-- Begin Document passage --
Re: [PATCH] sched: Improve rq selection for a blocked task when its affinity changes

From: Madadi Vineeth Reddy
Date: Mon Apr 15 2024 - 06:37:18 EST


On 15/04/24 11:10, Ze Gao wrote:
> On Sat, Apr 13, 2024 at 12:59 AM Madadi Vineeth Reddy
> <vineethr@xxxxxxxxxxxxx> wrote:
>>
>> Hi Ze Gao,
>>
>> On 13/03/24 14:28, Ze Gao wrote:
>>> We observered select_idle_sibling() is likely to return the *target* cpu
>>> early which is likely to be the previous cpu this task is running on even
>>> when it's actually not within the affinity list newly set, from where after
>>> we can only rely on select_fallback_rq() to choose one for us at its will
>>> (the first valid mostly for now).
-- End Document passage --
-- Begin Dataset entries --
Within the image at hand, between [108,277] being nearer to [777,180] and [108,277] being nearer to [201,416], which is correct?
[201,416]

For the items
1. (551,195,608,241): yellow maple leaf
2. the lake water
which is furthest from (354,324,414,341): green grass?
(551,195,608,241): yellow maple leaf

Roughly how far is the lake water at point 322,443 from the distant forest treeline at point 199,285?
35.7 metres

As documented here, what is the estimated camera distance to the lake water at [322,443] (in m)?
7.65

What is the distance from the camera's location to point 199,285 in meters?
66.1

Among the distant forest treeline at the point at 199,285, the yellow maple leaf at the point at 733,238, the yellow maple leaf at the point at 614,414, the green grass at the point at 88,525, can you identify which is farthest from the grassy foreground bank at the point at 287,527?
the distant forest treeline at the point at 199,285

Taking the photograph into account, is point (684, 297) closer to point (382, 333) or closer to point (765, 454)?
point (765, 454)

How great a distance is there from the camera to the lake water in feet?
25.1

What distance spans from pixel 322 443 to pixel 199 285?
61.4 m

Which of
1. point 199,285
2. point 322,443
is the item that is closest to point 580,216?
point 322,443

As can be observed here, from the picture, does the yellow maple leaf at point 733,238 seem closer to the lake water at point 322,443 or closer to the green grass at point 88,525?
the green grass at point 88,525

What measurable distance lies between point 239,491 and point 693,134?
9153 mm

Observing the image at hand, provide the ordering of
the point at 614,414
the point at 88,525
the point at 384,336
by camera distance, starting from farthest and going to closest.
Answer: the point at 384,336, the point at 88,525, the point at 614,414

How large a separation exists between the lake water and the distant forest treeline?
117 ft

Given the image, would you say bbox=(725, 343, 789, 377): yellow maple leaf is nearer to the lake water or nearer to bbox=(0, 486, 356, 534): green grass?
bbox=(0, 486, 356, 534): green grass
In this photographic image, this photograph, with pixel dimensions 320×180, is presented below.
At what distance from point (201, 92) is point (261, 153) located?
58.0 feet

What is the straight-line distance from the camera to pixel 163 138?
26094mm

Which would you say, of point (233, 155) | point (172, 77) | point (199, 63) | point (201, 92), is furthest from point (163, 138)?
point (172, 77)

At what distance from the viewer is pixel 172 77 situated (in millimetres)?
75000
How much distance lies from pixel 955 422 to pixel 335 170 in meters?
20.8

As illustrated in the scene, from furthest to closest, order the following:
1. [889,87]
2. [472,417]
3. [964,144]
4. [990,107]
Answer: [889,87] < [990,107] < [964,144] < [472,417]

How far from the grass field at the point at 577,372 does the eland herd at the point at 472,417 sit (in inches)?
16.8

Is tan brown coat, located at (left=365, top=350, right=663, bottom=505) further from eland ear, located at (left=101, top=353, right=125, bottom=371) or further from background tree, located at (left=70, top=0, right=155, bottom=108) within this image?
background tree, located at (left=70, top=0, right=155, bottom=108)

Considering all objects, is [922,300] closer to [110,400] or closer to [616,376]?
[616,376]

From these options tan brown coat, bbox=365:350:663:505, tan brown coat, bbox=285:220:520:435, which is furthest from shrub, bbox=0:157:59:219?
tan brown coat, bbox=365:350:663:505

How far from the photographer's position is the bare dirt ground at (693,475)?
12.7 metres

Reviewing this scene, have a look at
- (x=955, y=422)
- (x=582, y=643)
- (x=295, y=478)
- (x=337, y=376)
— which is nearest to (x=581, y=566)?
-- End Dataset entries --
:: Actions to take ::
**1.** In the scheduler patch thread, which function does the quoted message say is likely to return the target cpu early?
**2.** Extend the scheduler patch thread, starting right after its last line.

:: Written answers ::
**1.** select_idle_sibling()

**2.**
>>>
>>> However, the one chosen by select_fallback_rq() is highly likely not a
>>> good enough candidate, sometimes it has to rely on load balancer to kick
>>> in to place itself to a better cpu, which adds one or more unnecessary
>>> migrations in no doubt. For example, this is what I get when I move task
>>> 3964 to cpu 23-24 where cpu 23 has a cpu bound work pinned already:
>>>
>>> swapper 0 [013] 959.791829: sched:sched_migrate_task: comm=stress-ng-cpu pid=3964 prio=120 orig_cpu=13 dest_cpu=23
>>> kworker/24:2-mm 1014 [024] 959.806148: sched:sched_migrate_task: comm=stress-ng-cpu pid=3964 prio=120 orig_cpu=23 dest_cpu=24
>>>
>>
>> I am able to reproduce this scenario of having an extra migration through load balance
>> swapper 0 [031] 398764.057232: sched:sched_migrate_task: comm=loop pid=178687 prio=120 orig_cpu=31 dest_cpu=33
>> ksoftirqd/0 13 [000] 398764.356138: sched:sched_migrate_task: comm=loop pid=178687 prio=120 orig_cpu=33 dest_cpu=34
>>
>> I wrote a simple c program that blocks for few seconds, meanwhile I taskset it to CPUs 33,34 while I already have a
>> busy task running on CPU 33.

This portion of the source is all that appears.